Ahmed Yasin, yakınlarının çocuklarıyla...

• İkincisi: Gerek bölge gerekse uluslararası siyasi partiler ve sistemlerle iletişim için Hamas hareketinin siyasi metodolojisini ortaya koydu. Şeyh Yasin ayrıca 1967 sınırlarına göre Batı Şeria ve Gazze Şeridi'nin tamamında bir Filistin devletinin kurulmasını ve İsrail ile ateşkes karşılığında Filistinli mültecilerin evlerine dönme hakkını kabul eden geçici bir siyaset vizyonuna da sahipti. Bu vizyon, Hamas'ın 2017'de yayınladığı, 4 Haziran 1967'de olduğu gibi mültecilerin sınır dışı edildikleri evlerine geri dönmelerini temin eden ve başkenti Kudüs olan bağımsız, tam egemen bir Filistin devletinin kurulmasına verdiği desteği belirten siyasi belgeye de yansımış olabilir. Şeyh Yasin'in Hamas hareketini kurduğu siyasi ilkelerden biri de hareketin Arap ve İslam milletine ait olması fakat Arap ülkelerinin içişlerine karışmaması, kendi çıkarlarına hizmet edecek şekilde davranış ve kararlarında bağımsız olmasıdır. Bu ilkenin temelinde geçmişte FKÖ'nün bazı Arap meselelerine dair müdahaleci tavrı ve bu müdahaleler sonucunda örgüte ve Filistin davasına ağır bedeller ödeten hataların tekrarlanması yatmaktadır.
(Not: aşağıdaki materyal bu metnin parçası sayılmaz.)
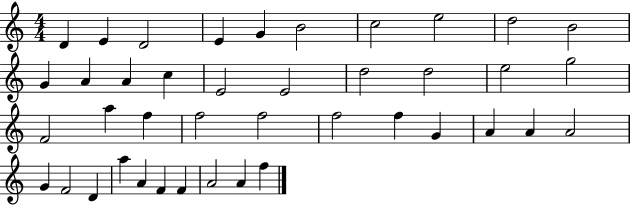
D4/q E4/q D4/h E4/q G4/q B4/h C5/h E5/h D5/h B4/h G4/q A4/q A4/q C5/q E4/h E4/h D5/h D5/h E5/h G5/h F4/h A5/q F5/q F5/h F5/h F5/h F5/q G4/q A4/q A4/q A4/h G4/q F4/h D4/q A5/q A4/q F4/q F4/q A4/h A4/q F5/q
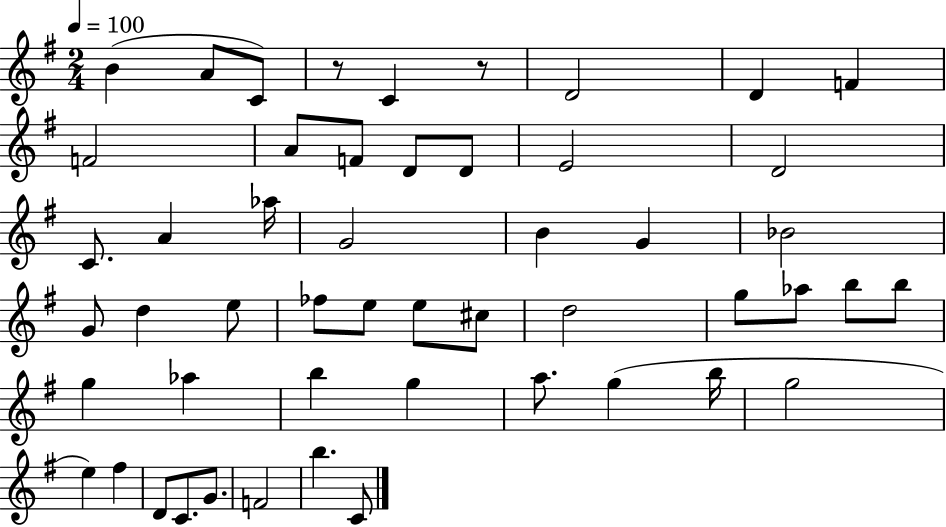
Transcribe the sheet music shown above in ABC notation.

X:1
T:Untitled
M:2/4
L:1/4
K:G
B A/2 C/2 z/2 C z/2 D2 D F F2 A/2 F/2 D/2 D/2 E2 D2 C/2 A _a/4 G2 B G _B2 G/2 d e/2 _f/2 e/2 e/2 ^c/2 d2 g/2 _a/2 b/2 b/2 g _a b g a/2 g b/4 g2 e ^f D/2 C/2 G/2 F2 b C/2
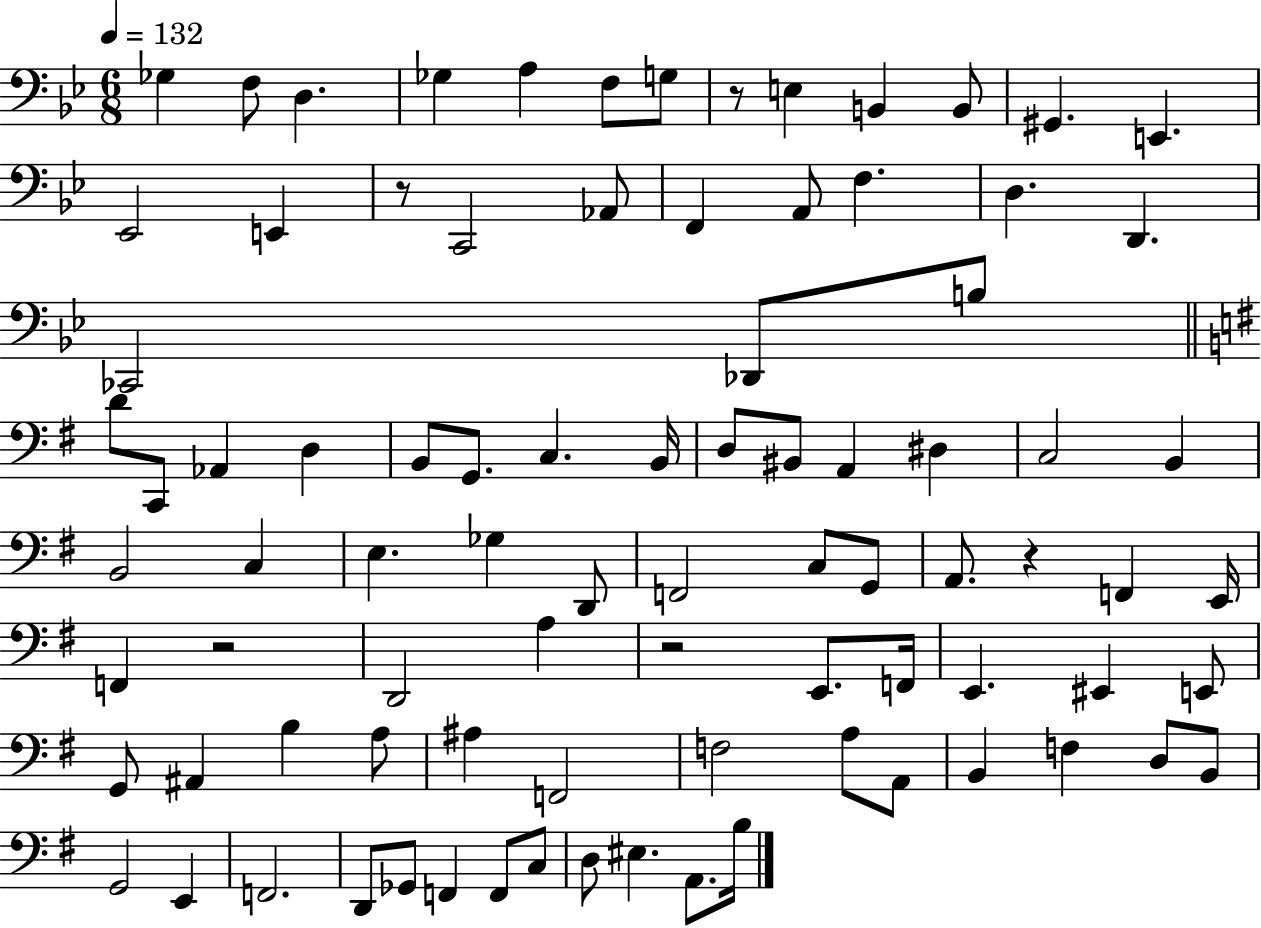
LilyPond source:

{
  \clef bass
  \numericTimeSignature
  \time 6/8
  \key bes \major
  \tempo 4 = 132
  \repeat volta 2 { ges4 f8 d4. | ges4 a4 f8 g8 | r8 e4 b,4 b,8 | gis,4. e,4. | \break ees,2 e,4 | r8 c,2 aes,8 | f,4 a,8 f4. | d4. d,4. | \break ces,2 des,8 b8 | \bar "||" \break \key g \major d'8 c,8 aes,4 d4 | b,8 g,8. c4. b,16 | d8 bis,8 a,4 dis4 | c2 b,4 | \break b,2 c4 | e4. ges4 d,8 | f,2 c8 g,8 | a,8. r4 f,4 e,16 | \break f,4 r2 | d,2 a4 | r2 e,8. f,16 | e,4. eis,4 e,8 | \break g,8 ais,4 b4 a8 | ais4 f,2 | f2 a8 a,8 | b,4 f4 d8 b,8 | \break g,2 e,4 | f,2. | d,8 ges,8 f,4 f,8 c8 | d8 eis4. a,8. b16 | \break } \bar "|."
}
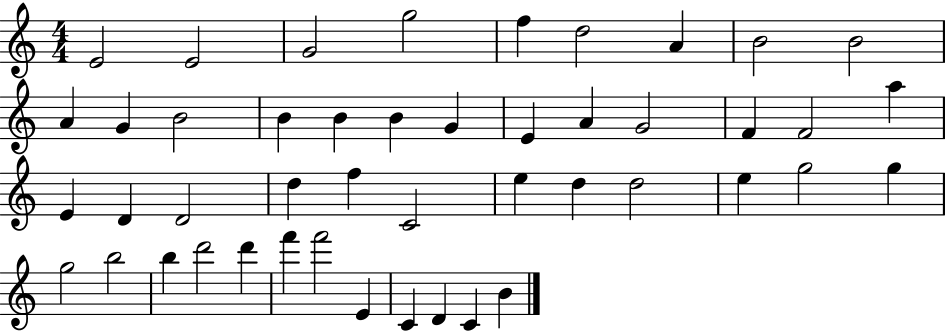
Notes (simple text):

E4/h E4/h G4/h G5/h F5/q D5/h A4/q B4/h B4/h A4/q G4/q B4/h B4/q B4/q B4/q G4/q E4/q A4/q G4/h F4/q F4/h A5/q E4/q D4/q D4/h D5/q F5/q C4/h E5/q D5/q D5/h E5/q G5/h G5/q G5/h B5/h B5/q D6/h D6/q F6/q F6/h E4/q C4/q D4/q C4/q B4/q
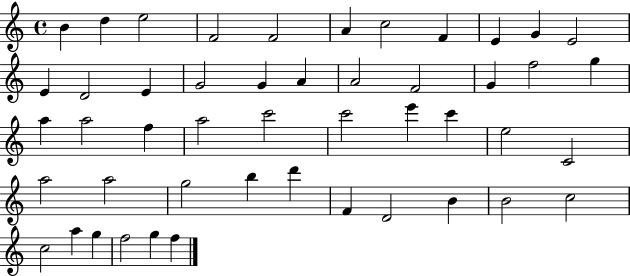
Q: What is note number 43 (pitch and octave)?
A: C5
• Üçüncüsü: Şeyh Yasin'in silahlı mücadelenin bir kurtuluş mekanizması olduğuna mutlak inancı iki ilkeye dayanmaktadır. İlki, dünyada yalnızca siyasi müzakerelerle ortadan kaldırılabilecek hiçbir işgalin olmadığıdır. İkincisi ise Filistin meselesinin tarihi tecrübesine, Arap ordularının İsrail'e karşı birden fazla savaşta yenilgiye uğramasına ve sonrasında yaşanan "barış anlaşmaları" adı verilen hayal kırıklığına dayanarak, Filistinlilerin topraklarını özgürleştirmek için başkalarına değil, kendilerine güvenmeleri gerektiğidir. FKÖ'nün bölgedeki dikta rejimleriyle bağımlı oluşunun da bu fikirde payı büyüktür. Bu yüzden Şeyh Yasin, işgalin sona erdirilmesinin Filistinlilerin kendi askeri yeteneklerine bağlı olduğuna inanıyordu. Askeri hücrelerin oluşumunu denetledi ve ardından İsrail onu 1984'te tutuklayıp 13 yıl hapis cezasına çarptırdı. Ancak Mayıs 1985'te İsrail ile Filistin'in Kurtuluşu İçin Halk Cephesi arasındaki esir değişimi kapsamında serbest bırakıldı. 1989'a gelindiğinde İsrail askerlerini kaçırmaya teşvik dahil olmak üzere pek çok suçlama nedeniyle tekrar tutuklandı.

• Dördüncüsü: Şeyh Yasin'e göre Filistin meselesinin dini bir boyuta da bulunuyordu. Birçok röportaj ve konuşmasında Filistin ve Kudüs'ü sadece Filistinlilerin değil, Müslümanların meselesi olarak ifade etmişti. 1997'de serbest bırakıldıktan sonra bazı ülke liderleriyle görüşmeler yapmıştı.

İsrail tarafından sık sık tutuklanan Ahmed Yasin, bir duruşma sırasında, 1990.
İsrail tarafından sık sık tutuklanan Ahmed Yasin, bir duruşma sırasında, 1990.

Bu dört ilkenin Şeyh Yasin üzerinde bir dizi şahsi etkisi olduğu gibi Hamas üzerinde de siyasi etkileri bulunuyor. Şeyh Yasin’in siyasi, sosyal, güvenlik ve dinî ciheti bu dört yönü birleştirdi ve bu ona Hamas hareketinin ruhanî lideri unvanını kazandırdı. Şeyh Yasin, barış sürecinin akamete uğramasıyla umutları boşa çıkan Filistinli nesiller için büyük bir ilham kaynağıydı.